Drawing from the Conceptual Metaphor Theory and the
Structure-Mapping Theory, this paper introduces two exploratory works in the field of metaphorical and visual reasoning using vision models and multimodal large language models. (i) The Multimodal Chain-of-Thought Prompting for
Metaphor Generation task aimed to generate metaphorical linguistic expressions from non-metaphorical images by using the
multimodal LLaVA 1.5 model and the two-step approach of multimodal chain-of-thought prompting. The results showed
the model's ability to generate metaphorical expressions, as
92% of them were classified as metaphors by human evaluators. Additionally, the evaluation revealed interesting patterns
in terms of metaphoricity, familiarity and appeal scores across
the generated metaphors. (ii) The Metaphorical Visual Analogy (MeVA) task consisted in solving visual analogies of the
kind "source_domain : target_domain :: source_element : ?"
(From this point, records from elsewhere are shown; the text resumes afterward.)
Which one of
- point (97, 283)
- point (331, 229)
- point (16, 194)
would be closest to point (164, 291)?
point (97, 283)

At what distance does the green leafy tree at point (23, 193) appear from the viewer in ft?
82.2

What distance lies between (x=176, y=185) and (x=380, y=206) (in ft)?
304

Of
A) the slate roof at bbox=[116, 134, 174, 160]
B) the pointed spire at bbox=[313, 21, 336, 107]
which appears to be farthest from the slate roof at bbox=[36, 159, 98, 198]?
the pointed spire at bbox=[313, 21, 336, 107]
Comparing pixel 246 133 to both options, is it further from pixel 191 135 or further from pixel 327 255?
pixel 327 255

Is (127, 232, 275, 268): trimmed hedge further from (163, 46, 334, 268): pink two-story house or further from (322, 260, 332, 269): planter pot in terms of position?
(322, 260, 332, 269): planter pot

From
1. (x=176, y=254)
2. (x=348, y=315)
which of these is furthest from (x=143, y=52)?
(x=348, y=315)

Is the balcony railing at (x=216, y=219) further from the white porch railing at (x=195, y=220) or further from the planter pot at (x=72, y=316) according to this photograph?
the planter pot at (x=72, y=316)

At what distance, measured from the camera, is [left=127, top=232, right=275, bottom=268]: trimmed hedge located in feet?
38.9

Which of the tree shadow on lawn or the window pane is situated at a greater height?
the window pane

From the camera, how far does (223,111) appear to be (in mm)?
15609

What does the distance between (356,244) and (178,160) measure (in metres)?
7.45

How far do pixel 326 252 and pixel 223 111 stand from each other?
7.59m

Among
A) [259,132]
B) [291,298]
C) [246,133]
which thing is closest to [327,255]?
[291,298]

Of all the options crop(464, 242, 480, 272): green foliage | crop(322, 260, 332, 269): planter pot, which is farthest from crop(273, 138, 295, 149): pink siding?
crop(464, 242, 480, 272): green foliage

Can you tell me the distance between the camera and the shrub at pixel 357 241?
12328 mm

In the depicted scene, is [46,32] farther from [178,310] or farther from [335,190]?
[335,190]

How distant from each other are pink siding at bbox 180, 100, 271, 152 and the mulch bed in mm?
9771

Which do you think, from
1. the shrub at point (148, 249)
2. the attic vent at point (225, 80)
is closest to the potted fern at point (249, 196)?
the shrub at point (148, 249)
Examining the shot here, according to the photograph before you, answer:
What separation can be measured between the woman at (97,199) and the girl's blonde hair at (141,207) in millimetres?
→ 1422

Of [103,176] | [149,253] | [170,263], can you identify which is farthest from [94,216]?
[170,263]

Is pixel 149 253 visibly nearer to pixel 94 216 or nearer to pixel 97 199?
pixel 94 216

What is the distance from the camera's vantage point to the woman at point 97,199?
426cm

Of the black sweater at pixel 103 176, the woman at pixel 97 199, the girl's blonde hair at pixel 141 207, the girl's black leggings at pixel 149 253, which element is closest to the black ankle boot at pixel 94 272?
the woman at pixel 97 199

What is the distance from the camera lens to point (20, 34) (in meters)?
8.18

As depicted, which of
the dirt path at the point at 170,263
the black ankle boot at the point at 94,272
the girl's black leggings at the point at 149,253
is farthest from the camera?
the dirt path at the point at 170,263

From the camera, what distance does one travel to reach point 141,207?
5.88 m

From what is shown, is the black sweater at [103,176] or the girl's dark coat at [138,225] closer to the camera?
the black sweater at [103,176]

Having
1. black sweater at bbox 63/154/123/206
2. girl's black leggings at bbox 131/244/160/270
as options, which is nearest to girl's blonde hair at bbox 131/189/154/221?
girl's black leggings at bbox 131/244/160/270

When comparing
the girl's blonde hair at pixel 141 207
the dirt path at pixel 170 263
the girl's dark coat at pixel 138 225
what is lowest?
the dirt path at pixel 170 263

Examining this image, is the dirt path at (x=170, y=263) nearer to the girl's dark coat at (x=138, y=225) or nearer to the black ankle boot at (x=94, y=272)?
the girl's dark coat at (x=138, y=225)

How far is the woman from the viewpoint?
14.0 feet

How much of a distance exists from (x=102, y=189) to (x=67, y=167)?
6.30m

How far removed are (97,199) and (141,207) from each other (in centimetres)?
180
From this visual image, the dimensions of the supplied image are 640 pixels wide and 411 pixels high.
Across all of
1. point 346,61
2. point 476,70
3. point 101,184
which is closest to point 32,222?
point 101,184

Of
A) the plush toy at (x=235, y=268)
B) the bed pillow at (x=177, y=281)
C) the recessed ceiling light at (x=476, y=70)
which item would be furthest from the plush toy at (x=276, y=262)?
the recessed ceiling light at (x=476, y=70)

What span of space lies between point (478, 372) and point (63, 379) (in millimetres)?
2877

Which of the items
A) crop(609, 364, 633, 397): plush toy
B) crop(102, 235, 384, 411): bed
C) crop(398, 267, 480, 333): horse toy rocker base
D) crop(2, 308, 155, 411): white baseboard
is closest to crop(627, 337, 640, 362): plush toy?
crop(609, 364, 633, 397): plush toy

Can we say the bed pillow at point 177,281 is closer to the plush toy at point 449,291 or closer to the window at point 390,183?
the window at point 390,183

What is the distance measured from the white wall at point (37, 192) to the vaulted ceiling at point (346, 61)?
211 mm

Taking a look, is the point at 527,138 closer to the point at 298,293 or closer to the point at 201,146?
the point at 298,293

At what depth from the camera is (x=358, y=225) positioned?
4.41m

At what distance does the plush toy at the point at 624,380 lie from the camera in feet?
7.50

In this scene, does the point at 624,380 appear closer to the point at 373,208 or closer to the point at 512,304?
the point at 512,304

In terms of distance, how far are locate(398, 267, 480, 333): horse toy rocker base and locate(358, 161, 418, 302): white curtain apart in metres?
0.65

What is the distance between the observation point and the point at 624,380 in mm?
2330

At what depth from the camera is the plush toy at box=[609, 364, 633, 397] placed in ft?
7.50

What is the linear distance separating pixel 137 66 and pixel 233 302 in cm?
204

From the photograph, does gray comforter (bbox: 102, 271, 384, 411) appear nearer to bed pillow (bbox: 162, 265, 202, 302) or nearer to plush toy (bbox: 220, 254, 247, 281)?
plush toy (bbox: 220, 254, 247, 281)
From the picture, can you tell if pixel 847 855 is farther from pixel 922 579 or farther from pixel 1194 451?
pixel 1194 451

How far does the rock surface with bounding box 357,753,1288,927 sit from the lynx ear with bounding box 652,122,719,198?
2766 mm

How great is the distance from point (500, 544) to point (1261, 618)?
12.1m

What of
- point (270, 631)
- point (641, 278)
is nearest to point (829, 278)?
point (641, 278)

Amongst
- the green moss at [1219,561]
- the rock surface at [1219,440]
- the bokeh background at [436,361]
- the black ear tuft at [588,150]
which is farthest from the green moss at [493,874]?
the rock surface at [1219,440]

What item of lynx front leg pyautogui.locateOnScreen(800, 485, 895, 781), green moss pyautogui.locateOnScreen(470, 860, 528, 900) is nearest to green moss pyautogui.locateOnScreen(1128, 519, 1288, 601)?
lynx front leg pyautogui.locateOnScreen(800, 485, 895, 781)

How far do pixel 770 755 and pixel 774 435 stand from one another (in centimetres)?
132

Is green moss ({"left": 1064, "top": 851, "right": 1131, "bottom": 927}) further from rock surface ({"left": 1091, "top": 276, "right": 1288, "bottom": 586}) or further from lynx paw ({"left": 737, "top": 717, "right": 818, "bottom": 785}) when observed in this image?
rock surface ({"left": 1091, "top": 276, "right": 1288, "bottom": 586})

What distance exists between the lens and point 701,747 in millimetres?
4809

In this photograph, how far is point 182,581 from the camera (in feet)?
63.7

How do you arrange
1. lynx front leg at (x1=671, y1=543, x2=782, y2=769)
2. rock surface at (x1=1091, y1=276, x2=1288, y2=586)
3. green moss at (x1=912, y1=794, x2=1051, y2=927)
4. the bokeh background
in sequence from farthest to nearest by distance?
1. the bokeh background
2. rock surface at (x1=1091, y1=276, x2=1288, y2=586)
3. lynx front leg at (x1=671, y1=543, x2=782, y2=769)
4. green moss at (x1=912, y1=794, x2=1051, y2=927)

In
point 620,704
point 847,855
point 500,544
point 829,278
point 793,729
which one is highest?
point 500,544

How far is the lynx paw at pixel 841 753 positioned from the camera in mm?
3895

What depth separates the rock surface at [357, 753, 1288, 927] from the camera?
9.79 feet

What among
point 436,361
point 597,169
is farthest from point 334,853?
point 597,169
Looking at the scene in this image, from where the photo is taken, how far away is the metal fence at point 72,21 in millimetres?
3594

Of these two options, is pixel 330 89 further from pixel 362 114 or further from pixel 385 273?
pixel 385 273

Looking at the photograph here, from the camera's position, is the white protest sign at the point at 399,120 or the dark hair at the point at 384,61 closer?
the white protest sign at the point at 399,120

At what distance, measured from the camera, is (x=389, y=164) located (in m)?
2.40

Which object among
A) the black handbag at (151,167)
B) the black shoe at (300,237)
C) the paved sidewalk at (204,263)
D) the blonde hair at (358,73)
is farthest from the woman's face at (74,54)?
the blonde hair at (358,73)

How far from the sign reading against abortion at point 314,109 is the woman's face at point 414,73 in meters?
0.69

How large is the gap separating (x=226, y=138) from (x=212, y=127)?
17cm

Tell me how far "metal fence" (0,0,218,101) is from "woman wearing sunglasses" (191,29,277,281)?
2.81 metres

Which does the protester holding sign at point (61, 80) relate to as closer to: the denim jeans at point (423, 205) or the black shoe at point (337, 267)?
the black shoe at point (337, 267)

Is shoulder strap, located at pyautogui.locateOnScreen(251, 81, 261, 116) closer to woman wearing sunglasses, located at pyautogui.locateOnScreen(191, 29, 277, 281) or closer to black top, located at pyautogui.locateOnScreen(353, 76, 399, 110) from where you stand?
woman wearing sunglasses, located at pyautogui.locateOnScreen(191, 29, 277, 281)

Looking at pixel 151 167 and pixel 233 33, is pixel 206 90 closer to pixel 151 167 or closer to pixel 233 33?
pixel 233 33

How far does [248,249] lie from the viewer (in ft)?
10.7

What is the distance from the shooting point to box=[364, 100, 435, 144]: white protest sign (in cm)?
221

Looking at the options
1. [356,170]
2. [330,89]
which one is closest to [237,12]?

by choosing the correct target element among three difficult
distractors, varying in semantic domains and roles. The results showed that all six models and humans performed higher
than chance level, with only GPT-4o and ConvNeXt achieving higher than humans. Moreover, the error analysis showed
that, in solving the analogies, the most frequent error was the
selection of distractor 1. These works showed encouraging results for future research in the field of metaphorical and visual
reasoning, contributing to the broader question of whether AI
models serve as empirical tests of existing cognitive theories.